Delayed Open Access

I’m trying to set up my journal with a delayed open access policy, such that issues published with Access status “Subscription” are automatically converted to “Open access” 24 months after the date of publication. There, however, seem to be a few ambiguous options in the settings, which have me confused.

I’d guess the correct step to achieve this would be to set Subscriptions → Subscription Policies → Open Access Options For Subscription Journals to “24 months”.

Despite setting this though, I’m still presented with the option of setting the Access status to either “Subscription” or “Open access” when publishing an issue. I’m not quite sure how this is managed with respect to the “24 months” option chosen under Subscription Policies. Does it work such that if I choose “Open access” status when publishing, it remains open access forever, but if I choose “Subscription”, it automatically converts to “Open access” 24 months after the set value for “Date Published”?

Another confounding setting is the “Open access date”. Shouldn’t this be figured out automatically from the “Date Published” and “24 months” setting? Does setting a date here override that setting?
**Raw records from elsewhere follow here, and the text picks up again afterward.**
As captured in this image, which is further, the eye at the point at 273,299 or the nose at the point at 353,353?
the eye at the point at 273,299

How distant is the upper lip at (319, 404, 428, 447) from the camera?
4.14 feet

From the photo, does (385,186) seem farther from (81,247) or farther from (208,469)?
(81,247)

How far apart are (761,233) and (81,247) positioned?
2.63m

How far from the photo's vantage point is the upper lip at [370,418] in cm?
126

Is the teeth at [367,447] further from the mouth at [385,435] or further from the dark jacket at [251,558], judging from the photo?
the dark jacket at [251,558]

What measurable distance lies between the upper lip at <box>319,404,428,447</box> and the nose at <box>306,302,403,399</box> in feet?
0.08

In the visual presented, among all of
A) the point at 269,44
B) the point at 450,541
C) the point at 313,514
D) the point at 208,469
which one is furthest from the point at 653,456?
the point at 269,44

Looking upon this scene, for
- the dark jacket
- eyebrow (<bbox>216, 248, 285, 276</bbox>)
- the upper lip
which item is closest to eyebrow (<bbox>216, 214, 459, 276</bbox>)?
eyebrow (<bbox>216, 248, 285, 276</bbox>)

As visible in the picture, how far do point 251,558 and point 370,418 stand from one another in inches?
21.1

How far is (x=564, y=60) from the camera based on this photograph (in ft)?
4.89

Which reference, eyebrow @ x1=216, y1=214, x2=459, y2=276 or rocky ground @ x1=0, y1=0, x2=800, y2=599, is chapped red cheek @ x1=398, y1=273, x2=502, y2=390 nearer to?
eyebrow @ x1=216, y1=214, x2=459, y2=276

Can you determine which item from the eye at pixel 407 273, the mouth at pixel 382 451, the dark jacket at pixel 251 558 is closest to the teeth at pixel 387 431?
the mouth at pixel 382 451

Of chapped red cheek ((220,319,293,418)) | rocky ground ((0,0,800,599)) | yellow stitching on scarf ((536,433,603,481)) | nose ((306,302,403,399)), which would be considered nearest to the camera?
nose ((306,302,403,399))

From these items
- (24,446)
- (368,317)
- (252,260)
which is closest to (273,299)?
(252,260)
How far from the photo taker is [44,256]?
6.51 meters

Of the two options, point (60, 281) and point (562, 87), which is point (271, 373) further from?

Some clarification would be much appreciated.

Thanks and Regards

Reagan

Just a quick followup question to this. What exactly does checking the checkbox “Registered readers will have the option of receiving the table of contents by email when an issue becomes open access.” under Payments → Subscription policies do? Even after checking this box, upon logging in under a test reader account and navigating to Dashboard → Notifications, I only see an option for “An issue has been published.” under Public Announcements, which I presume will send the reader a notification when a new issue has been published, and not when an older issue has changed status from Subscription to Open access.

Bump! Just wanted to check if anyone’s able to provide any insight into this.

Hi @reagan,

What version of OJS are you using?

Regards,
Alec Smecher
Public Knowledge Project Team

Hi @asmecher

Sorry, I should have mentioned earlier. I’m using OJS v3.1.2.

Cheers
Reagan

I’m interested in the answers to these questions too.

Hi @asmecher

Would really appreciate it if you could take a few minutes to clarify this issue.

Kind Regards

Reagan

Hi all,

When the checkbox:

Registered readers will have the option of receiving the table of contents by email when an issue becomes open access.

…is checked, and if scheduled tasks are set up in config.inc.php, then when an issue becomes Open Access (i.e. moves out of the embargo period), anyone registered with the journal as a reader should receive an email based on the OPEN_ACCESS_NOTIFY email template.

Regards,
Alec Smecher
Public Knowledge Project Team

Hi @asmecher

Thanks a lot for that clarification. Just a suggestion though. It might be helpful to make that clearer in the Public Notifications section of the Notifications tab, in the Dashboard of a reader. From the way it currently appears, a reader would expect him/her to be notified whenever an issue is published, not when it transitions to Open Access.

Screenshot_2019-07-12%20Profile

Additionally, would really appreciate a response to the questions in my first post of this thread if you have a few moments.

Warm Regards

Reagan

Hi @reagan,

I’ve reviewed the delayed open access duration setting in the Subscription Policies Form (pictured below):
image

…and found that it’s not actually used anywhere at the moment. (Issue filed: delayedOpenAccessDuration setting not used · Issue #4925 · pkp/pkp-lib · GitHub)

I see two quick options:

  1. Remove the setting, or
  2. Use the setting to pre-fill the open access date for an issue.

I see you’ve suggested #2 above, but my only hesitation with that is that it’s not clear when that field should be set, and if that happens after an issue is already created, filling in the date later might be unexpected for the user who has already reviewed that field and intentionally left it blank. Opinions?

The operative field for delayed open access, as you’ve guessed, is the date attached to the issue. When that date is reached, the issue becomes open access.

Regards,
Alec Smecher
Public Knowledge Project Team

Hi @asmecher

Thanks a lot for shedding some light on this. I agree that Option 1 (removing this setting) probably makes the most sense considering the issues you highlighted. I’m sure our editor and others would prefer to have manual control over when issues become open access, without any automated mechanism to do this based on a timer.

Regards

Reagan

Hi @reagan,

I took another look at this in preparation for removing the setting but have to correct myself: the setting is in fact used. When an issue is published, the open access date is automatically assigned based on the embargo duration.

I’m still inclined to remove this setting, as IMO it might surprise editors who have manually set (or intentionally left un-set) the open access date before publishing the issue. Does that still sound like the most reasonable approach to you?

Regards,
Alec Smecher
Public Knowledge Project Team

Hi @asmecher

Frankly, either option seems fine to me as long as it is clear in the documentation about how this open-access date is managed. I don’t think our editor would mind setting this date manually. Even if it is automatically set upon publishing an issue (which I’m not completely sure works from the last few test issues I’ve published - I’ll have to get back to you on that), I think that’s okay as long the documentation mentions this somewhere.